Feel – Muzyka

Feel to dzisiaj w Polsce słowo-klucz. A właściwie słowo-wytrych, które dociera do każdego, ale nie w taki sam sposób. Kupicha Piotr i jego pożal się Boże bandzik jeździ po Polsce, spóźnia się na koncerty, wypuszcza muzykę zakrawającą na dowcip akustyczny, a mimo to zarabia grubą kasę, stadiony i kluby są zawsze pełne. No przecież to jakiś surrealizm. Ale widocznie nie do końca. Coś musi w tym być, skoro tyle osób go lubi. Bo co my tu mamy – czysty w swej postaci pop z płaskimi tekstami i ambicjami niższymi niż ciutludzik.
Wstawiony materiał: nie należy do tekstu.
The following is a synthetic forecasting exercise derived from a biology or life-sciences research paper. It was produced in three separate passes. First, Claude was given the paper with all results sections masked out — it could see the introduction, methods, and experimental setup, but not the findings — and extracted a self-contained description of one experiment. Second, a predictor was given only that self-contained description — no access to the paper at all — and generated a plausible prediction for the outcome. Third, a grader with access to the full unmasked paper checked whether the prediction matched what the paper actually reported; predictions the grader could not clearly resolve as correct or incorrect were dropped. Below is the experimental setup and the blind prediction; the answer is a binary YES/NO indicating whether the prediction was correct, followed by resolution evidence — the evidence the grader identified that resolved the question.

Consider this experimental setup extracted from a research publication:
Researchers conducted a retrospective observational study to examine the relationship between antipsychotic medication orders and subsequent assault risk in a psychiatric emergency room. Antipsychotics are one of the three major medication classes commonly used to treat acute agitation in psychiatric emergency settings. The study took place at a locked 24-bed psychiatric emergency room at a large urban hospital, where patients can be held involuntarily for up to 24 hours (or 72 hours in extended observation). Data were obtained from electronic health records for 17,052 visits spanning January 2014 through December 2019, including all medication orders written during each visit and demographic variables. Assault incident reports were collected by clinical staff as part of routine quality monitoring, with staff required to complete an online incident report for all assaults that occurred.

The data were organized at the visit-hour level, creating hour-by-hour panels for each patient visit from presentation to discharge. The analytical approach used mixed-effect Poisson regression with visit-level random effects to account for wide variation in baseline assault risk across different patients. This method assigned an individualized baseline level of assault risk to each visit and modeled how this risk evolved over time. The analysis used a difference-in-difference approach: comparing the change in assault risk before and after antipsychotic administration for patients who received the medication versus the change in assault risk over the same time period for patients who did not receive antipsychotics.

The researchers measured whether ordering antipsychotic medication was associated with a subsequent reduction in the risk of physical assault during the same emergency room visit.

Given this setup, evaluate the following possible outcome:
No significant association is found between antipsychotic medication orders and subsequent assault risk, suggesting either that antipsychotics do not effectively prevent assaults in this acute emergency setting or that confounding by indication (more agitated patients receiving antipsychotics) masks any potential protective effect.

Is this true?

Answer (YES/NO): NO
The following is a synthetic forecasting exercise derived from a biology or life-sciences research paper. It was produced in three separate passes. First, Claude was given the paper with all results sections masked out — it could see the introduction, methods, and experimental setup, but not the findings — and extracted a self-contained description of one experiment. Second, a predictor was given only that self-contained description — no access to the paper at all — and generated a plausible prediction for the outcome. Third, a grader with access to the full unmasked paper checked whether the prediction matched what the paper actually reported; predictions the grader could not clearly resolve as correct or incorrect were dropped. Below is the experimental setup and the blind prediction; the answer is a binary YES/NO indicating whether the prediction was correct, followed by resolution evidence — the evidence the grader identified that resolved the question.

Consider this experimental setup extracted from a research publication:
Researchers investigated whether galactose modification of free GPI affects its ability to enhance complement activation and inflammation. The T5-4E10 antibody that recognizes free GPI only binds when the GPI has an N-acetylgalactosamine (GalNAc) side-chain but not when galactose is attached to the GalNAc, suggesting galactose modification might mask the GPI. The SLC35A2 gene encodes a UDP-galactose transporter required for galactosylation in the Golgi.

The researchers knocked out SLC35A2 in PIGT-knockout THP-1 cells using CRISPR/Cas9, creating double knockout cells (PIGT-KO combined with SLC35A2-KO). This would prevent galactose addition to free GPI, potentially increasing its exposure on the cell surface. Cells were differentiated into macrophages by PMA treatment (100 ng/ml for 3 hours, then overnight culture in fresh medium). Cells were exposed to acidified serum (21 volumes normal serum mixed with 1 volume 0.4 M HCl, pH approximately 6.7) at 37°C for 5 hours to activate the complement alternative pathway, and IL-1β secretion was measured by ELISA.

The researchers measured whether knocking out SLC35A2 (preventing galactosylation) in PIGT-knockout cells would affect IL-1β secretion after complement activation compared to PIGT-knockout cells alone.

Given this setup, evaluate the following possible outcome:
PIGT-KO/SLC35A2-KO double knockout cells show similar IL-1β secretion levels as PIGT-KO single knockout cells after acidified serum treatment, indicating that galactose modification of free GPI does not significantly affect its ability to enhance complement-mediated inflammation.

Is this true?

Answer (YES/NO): NO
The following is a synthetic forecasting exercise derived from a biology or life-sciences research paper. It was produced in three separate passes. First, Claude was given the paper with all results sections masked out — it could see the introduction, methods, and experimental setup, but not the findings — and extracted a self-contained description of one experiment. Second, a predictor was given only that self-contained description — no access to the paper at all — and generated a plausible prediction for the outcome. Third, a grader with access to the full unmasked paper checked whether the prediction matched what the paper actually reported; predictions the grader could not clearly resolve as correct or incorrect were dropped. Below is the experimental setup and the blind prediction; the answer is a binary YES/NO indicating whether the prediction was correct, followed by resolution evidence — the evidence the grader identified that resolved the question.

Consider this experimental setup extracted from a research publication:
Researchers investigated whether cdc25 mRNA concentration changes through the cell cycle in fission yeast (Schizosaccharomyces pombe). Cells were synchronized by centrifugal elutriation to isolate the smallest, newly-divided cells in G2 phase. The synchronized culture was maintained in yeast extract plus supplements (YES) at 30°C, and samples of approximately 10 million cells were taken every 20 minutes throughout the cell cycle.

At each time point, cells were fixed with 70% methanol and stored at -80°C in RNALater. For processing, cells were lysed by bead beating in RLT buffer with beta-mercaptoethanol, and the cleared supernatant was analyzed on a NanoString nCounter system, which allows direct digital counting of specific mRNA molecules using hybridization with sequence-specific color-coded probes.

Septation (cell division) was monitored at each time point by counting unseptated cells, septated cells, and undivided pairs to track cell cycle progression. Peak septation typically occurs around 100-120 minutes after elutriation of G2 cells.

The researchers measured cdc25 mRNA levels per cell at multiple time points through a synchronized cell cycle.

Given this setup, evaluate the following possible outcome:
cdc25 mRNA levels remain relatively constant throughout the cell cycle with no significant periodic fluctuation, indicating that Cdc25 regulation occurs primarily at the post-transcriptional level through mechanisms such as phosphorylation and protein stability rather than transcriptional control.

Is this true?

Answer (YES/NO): NO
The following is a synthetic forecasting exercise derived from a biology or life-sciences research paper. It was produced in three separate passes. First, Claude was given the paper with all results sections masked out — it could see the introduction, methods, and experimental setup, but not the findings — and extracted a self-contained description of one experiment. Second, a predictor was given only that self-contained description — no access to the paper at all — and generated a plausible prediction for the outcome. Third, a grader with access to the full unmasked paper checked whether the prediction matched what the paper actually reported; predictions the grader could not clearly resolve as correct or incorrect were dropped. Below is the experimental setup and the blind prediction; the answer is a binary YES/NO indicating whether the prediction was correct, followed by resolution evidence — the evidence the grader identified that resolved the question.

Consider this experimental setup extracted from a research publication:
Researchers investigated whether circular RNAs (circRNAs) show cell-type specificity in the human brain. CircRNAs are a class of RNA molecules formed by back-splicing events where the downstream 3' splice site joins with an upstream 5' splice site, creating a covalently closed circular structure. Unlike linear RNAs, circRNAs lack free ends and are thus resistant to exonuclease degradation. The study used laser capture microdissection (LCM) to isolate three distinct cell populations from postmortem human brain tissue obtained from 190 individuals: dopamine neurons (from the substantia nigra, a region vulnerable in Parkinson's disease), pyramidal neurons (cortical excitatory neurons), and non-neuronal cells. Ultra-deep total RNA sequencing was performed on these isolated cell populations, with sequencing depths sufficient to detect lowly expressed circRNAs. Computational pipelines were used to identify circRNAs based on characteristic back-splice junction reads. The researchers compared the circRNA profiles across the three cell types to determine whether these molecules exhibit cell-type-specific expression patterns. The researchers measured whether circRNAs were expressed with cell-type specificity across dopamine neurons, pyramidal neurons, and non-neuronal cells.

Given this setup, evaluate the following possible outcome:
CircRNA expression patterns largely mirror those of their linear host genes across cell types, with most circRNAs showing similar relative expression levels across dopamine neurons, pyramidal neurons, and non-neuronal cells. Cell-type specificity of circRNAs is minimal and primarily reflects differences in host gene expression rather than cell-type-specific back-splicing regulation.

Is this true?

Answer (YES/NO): NO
To posypane małą szczyptą rocka, ale tak delikatną, że tylko prawdziwy laik może powiedzieć szczerze, że to jest prawdziwy rock. I nic więcej. I to jest straszne, bowiem to wyciąga prawdziwe muzyczne gusta polskich słuchaczy ze skóry i pokazuje jakimi one są. A są takie jak i ten zespół – nie mający nic szczególnego ze sobą do zareprezentowania, płaski, miękki i po prostu nudny. Nie żeby każdy, kto go lubił, był muzycznym inwalidą. Ale skontuzjowanym na pewno nazwać go można. Przykre, ale prawdziwe.